SET PROBLEM:
Transcribe every one of the following items word for word, keeping each line, number and coordinate unchanged.

********

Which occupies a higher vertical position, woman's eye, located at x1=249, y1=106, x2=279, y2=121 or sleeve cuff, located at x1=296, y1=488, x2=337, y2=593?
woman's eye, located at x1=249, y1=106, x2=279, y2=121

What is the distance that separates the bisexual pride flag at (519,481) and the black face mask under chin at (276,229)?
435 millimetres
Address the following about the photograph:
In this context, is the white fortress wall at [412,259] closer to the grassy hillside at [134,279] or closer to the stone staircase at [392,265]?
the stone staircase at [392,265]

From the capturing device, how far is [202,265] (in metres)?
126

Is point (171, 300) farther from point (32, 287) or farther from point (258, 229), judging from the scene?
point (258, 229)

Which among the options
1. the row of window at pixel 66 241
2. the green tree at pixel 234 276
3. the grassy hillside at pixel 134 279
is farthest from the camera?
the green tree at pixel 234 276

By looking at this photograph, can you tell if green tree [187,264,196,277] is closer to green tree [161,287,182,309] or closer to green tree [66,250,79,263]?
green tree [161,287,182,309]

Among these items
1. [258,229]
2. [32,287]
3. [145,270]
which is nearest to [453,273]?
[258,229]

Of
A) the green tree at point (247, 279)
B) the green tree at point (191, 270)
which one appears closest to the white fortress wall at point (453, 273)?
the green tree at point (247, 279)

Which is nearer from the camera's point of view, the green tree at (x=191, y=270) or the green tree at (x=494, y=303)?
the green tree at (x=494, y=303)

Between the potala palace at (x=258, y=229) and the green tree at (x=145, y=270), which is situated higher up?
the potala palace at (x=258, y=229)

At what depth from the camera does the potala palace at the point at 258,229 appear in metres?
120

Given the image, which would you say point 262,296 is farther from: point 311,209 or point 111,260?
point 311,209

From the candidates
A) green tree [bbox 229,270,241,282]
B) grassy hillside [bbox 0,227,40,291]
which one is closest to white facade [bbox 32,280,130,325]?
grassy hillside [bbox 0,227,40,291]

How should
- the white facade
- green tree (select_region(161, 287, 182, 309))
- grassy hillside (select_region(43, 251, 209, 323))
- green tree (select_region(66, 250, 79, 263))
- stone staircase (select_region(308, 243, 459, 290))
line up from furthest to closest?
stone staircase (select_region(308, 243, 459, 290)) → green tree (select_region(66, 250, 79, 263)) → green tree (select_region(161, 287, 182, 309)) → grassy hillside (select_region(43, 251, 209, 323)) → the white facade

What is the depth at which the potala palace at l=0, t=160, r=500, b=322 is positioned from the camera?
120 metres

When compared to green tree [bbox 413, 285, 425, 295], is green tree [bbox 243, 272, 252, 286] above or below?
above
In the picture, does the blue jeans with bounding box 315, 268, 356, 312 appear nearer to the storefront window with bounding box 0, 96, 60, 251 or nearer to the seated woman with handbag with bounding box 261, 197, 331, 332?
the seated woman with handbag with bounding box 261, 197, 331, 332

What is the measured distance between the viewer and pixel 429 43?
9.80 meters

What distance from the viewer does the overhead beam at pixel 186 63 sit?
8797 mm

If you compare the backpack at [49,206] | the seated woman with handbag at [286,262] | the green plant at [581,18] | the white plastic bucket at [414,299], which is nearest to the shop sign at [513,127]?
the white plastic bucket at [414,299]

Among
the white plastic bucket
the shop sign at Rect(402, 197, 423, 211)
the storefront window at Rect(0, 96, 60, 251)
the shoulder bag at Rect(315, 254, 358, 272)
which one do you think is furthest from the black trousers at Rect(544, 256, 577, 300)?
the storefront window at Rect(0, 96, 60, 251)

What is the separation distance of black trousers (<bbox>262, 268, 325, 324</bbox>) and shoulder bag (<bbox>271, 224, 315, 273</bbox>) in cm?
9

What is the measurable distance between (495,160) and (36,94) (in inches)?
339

********

SOLUTION TO THIS TASK:
Which occupies a higher vertical position, woman's eye, located at x1=249, y1=106, x2=279, y2=121 or sleeve cuff, located at x1=296, y1=488, x2=337, y2=593?
woman's eye, located at x1=249, y1=106, x2=279, y2=121

What is the distance that separates the bisexual pride flag at (519,481) and the black face mask under chin at (276,229)?
435 millimetres
Address the following about the photograph:
In this context, is the white fortress wall at [412,259] closer to the grassy hillside at [134,279] or closer to the stone staircase at [392,265]?
the stone staircase at [392,265]

From the capturing device, how far is [202,265] (in metres)?
126

Is point (171, 300) farther from point (32, 287) or farther from point (258, 229), judging from the scene?
point (258, 229)

Which among the options
1. the row of window at pixel 66 241
2. the green tree at pixel 234 276
3. the grassy hillside at pixel 134 279
is farthest from the camera?
the green tree at pixel 234 276

By looking at this photograph, can you tell if green tree [187,264,196,277] is closer to green tree [161,287,182,309] or closer to green tree [66,250,79,263]?
green tree [161,287,182,309]

Among these items
1. [258,229]
2. [32,287]
3. [145,270]
which is nearest to [453,273]?
[258,229]

Of
A) the green tree at point (247, 279)
B) the green tree at point (191, 270)
which one appears closest to the white fortress wall at point (453, 273)?
the green tree at point (247, 279)

Which is nearer from the camera's point of view, the green tree at (x=191, y=270) or the green tree at (x=494, y=303)?
the green tree at (x=494, y=303)

Between the potala palace at (x=258, y=229) and the green tree at (x=145, y=270), which is situated higher up?
the potala palace at (x=258, y=229)

At what depth from the camera does the potala palace at the point at 258,229 appear in metres?
120

Given the image, which would you say point 262,296 is farther from: point 311,209 or point 111,260?
point 311,209

From the candidates
A) green tree [bbox 229,270,241,282]
B) grassy hillside [bbox 0,227,40,291]
which one is closest to white facade [bbox 32,280,130,325]?
grassy hillside [bbox 0,227,40,291]

How should
- the white facade
- green tree (select_region(161, 287, 182, 309))
- grassy hillside (select_region(43, 251, 209, 323))
- green tree (select_region(66, 250, 79, 263))
- stone staircase (select_region(308, 243, 459, 290))
line up from furthest to closest?
stone staircase (select_region(308, 243, 459, 290)) → green tree (select_region(66, 250, 79, 263)) → green tree (select_region(161, 287, 182, 309)) → grassy hillside (select_region(43, 251, 209, 323)) → the white facade

What is the depth at which the potala palace at l=0, t=160, r=500, b=322 is positioned from the camera?
120 metres

When compared to green tree [bbox 413, 285, 425, 295], is green tree [bbox 243, 272, 252, 286] above or below?
above
In the picture, does the blue jeans with bounding box 315, 268, 356, 312 appear nearer to the storefront window with bounding box 0, 96, 60, 251 or nearer to the seated woman with handbag with bounding box 261, 197, 331, 332?
the seated woman with handbag with bounding box 261, 197, 331, 332

What is the measured distance between the viewer and pixel 429 43?
9.80 meters

What distance from the viewer does the overhead beam at pixel 186 63 sit?
8797 mm

If you compare the backpack at [49,206] | the seated woman with handbag at [286,262] | the green plant at [581,18] | the white plastic bucket at [414,299], which is nearest to the shop sign at [513,127]?
the white plastic bucket at [414,299]

Among
the white plastic bucket
the shop sign at Rect(402, 197, 423, 211)
the storefront window at Rect(0, 96, 60, 251)
the shoulder bag at Rect(315, 254, 358, 272)
which one do you think is furthest from the black trousers at Rect(544, 256, 577, 300)?
the storefront window at Rect(0, 96, 60, 251)

What is the separation distance of black trousers (<bbox>262, 268, 325, 324</bbox>) and shoulder bag (<bbox>271, 224, 315, 273</bbox>) in cm?
9

What is the measurable distance between (495,160) and (36,94) (in inches)?
339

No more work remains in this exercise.